■ **EXERCISE DESCRIPTION**:
Lay out the items from the line containing "In the snapshot, which" through the last line of the items as a Markdown table with columns Row and Line, skipping blank lines. Number each row and put the line's text in Line.

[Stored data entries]
##########
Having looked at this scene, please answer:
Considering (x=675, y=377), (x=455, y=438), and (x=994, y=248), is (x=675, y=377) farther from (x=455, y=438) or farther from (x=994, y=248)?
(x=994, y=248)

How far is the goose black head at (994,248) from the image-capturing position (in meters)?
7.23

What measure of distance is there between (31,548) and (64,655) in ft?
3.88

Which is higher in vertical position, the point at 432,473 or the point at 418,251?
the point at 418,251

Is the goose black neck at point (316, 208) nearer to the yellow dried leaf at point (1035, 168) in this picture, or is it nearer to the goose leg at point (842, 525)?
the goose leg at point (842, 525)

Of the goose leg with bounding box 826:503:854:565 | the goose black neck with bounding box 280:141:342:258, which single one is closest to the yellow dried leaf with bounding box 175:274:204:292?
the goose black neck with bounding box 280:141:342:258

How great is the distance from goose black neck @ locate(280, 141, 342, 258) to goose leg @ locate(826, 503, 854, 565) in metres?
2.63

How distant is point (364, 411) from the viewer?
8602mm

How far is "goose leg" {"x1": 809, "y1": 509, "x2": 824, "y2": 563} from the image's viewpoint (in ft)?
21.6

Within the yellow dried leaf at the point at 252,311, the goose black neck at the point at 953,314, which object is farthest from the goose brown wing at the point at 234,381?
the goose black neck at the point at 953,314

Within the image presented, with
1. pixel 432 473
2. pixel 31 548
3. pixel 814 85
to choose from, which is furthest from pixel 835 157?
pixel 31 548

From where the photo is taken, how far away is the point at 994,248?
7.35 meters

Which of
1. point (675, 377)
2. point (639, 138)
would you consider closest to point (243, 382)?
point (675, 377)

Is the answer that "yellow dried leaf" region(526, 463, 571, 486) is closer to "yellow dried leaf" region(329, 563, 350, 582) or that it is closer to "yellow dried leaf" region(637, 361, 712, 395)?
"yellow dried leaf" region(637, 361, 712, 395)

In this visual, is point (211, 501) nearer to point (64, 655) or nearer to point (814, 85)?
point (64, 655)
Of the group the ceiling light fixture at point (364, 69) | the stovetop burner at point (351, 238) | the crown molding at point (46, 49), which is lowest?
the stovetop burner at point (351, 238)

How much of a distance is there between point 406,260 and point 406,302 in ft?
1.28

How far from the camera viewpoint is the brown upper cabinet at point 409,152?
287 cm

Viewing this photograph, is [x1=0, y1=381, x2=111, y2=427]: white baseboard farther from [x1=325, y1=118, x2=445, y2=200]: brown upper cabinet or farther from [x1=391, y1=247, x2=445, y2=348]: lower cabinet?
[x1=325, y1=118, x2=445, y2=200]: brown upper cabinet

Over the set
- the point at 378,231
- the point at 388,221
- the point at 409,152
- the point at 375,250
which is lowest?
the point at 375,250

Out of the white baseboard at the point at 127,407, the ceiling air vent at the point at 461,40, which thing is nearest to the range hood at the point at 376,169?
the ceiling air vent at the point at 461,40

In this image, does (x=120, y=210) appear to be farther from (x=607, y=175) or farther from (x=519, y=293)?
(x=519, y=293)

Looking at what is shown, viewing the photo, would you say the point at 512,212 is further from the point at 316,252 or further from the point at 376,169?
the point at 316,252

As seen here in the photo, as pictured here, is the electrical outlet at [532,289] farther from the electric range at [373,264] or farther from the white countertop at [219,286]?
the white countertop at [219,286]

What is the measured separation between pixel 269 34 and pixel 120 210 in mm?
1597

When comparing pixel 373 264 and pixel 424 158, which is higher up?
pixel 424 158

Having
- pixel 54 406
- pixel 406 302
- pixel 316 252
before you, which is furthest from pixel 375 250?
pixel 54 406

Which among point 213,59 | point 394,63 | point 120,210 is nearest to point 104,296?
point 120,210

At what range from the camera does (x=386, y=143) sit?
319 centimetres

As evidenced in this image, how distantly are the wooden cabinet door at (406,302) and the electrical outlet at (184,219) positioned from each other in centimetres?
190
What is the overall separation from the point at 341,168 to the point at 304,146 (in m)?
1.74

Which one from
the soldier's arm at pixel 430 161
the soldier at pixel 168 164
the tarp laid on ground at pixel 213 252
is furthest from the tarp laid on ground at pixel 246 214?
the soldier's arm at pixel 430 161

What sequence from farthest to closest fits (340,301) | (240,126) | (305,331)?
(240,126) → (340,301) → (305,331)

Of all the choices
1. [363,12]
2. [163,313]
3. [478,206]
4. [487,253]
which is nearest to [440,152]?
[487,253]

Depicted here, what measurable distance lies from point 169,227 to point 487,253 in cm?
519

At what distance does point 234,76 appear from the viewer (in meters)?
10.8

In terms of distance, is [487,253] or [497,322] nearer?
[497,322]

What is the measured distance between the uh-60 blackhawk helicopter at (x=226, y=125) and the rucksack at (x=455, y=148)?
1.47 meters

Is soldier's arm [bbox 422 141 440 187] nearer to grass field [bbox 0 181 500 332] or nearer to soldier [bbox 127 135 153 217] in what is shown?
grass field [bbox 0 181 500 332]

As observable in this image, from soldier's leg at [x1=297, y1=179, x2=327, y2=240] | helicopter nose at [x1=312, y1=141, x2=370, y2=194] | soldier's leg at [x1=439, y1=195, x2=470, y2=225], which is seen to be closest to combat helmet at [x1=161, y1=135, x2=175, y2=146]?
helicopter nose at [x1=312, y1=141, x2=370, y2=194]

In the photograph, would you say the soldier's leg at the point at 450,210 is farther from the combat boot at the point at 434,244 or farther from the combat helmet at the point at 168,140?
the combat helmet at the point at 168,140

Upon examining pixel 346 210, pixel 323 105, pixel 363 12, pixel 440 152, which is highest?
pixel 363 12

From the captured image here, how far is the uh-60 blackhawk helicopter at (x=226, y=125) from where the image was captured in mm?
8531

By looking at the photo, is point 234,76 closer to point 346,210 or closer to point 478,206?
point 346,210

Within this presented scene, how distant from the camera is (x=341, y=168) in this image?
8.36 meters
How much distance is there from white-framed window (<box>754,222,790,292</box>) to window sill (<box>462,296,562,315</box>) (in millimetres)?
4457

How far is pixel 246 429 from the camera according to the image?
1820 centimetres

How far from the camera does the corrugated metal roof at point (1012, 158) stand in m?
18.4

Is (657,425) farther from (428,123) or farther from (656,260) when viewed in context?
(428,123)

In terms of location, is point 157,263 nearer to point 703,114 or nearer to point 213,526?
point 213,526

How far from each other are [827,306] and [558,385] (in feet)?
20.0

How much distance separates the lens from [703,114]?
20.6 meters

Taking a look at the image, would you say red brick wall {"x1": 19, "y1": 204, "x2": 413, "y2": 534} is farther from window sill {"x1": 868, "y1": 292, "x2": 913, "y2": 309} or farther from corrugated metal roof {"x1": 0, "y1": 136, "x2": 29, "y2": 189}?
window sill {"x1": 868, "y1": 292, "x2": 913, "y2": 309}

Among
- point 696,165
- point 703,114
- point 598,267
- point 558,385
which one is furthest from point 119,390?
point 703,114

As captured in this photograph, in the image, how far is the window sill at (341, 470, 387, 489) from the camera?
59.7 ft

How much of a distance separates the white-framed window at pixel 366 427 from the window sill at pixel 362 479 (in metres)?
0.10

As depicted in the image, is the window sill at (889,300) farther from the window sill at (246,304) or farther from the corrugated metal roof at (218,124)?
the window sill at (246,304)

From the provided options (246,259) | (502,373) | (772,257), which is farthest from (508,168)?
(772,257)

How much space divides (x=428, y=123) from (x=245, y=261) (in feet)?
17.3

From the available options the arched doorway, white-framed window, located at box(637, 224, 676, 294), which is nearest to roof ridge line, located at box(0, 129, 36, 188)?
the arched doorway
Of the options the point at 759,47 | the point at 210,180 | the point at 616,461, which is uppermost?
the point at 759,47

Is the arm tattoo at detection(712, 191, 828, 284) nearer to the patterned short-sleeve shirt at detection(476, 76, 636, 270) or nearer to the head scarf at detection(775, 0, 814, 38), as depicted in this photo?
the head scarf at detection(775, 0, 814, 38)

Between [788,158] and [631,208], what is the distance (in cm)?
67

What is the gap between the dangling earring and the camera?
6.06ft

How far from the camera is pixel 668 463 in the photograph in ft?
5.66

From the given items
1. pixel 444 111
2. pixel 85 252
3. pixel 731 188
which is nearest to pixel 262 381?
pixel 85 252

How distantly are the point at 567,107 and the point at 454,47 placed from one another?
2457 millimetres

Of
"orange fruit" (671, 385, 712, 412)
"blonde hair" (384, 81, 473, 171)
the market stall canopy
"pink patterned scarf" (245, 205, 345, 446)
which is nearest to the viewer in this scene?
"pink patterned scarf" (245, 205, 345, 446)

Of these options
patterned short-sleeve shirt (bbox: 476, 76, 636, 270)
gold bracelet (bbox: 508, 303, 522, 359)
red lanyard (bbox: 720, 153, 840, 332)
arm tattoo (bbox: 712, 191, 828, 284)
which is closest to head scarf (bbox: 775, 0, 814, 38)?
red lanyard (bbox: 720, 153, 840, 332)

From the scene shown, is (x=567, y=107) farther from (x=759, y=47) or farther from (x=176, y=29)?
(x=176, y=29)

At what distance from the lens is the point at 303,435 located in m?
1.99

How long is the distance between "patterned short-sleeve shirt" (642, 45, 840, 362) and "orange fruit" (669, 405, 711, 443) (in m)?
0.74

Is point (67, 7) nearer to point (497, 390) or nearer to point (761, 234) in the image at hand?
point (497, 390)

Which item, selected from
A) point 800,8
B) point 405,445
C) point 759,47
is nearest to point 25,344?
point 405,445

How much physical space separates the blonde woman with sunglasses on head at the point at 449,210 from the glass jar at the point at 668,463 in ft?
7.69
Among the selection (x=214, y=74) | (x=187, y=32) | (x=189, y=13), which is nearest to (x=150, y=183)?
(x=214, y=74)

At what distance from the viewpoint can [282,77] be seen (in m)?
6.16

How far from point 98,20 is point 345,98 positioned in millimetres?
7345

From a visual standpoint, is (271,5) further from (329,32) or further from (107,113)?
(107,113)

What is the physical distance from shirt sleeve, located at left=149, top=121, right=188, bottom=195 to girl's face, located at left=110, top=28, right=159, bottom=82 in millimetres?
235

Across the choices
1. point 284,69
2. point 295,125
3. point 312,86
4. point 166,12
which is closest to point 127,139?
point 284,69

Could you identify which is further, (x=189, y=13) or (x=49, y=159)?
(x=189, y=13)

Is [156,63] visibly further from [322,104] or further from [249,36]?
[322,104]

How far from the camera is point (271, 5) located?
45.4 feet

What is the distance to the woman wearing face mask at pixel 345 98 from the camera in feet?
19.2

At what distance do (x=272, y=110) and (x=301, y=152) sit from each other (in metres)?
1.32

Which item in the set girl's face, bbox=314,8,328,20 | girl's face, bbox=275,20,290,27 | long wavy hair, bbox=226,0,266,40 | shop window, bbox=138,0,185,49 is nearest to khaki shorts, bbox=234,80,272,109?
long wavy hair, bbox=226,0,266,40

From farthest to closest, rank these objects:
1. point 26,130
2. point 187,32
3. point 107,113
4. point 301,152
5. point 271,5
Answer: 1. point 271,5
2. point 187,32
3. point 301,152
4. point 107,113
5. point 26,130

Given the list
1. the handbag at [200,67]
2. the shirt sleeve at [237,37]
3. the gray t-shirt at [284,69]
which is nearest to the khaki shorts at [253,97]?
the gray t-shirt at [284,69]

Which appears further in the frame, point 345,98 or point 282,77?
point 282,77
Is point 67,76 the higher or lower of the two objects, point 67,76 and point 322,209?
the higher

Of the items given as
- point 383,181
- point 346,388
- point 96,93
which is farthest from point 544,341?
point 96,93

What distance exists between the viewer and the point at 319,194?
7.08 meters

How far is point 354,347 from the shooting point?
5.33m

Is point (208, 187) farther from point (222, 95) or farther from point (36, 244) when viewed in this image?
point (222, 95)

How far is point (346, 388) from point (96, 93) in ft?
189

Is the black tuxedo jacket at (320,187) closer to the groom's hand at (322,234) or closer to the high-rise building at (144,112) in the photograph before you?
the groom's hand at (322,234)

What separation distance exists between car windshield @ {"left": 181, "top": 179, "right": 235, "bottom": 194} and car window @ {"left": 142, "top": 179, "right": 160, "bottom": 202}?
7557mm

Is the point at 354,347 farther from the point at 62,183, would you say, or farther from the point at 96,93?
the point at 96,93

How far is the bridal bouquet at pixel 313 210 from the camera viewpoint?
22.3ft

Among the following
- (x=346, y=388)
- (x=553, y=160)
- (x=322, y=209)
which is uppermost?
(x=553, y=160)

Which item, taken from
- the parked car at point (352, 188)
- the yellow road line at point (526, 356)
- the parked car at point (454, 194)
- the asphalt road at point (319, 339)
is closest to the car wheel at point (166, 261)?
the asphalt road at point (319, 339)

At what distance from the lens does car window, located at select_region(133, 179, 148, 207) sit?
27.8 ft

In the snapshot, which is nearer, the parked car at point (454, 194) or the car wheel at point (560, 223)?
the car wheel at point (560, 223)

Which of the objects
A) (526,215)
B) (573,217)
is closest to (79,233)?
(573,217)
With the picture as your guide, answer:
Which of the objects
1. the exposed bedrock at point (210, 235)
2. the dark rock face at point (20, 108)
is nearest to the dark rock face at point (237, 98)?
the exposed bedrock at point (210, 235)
##########
■ **ANSWER TO THIS PROBLEM**:
| Row | Line |
|---|---|
| 1 | In the snapshot, which is nearer, the parked car at point (454, 194) or the car wheel at point (560, 223)? |
| 2 | the car wheel at point (560, 223) |
| 3 | Which of the objects |
| 4 | A) (526,215) |
| 5 | B) (573,217) |
| 6 | is closest to (79,233)? |
| 7 | (573,217) |
| 8 | With the picture as your guide, answer: |
| 9 | Which of the objects |
| 10 | 1. the exposed bedrock at point (210, 235) |
| 11 | 2. the dark rock face at point (20, 108) |
| 12 | is nearest to the dark rock face at point (237, 98)? |
| 13 | the exposed bedrock at point (210, 235) |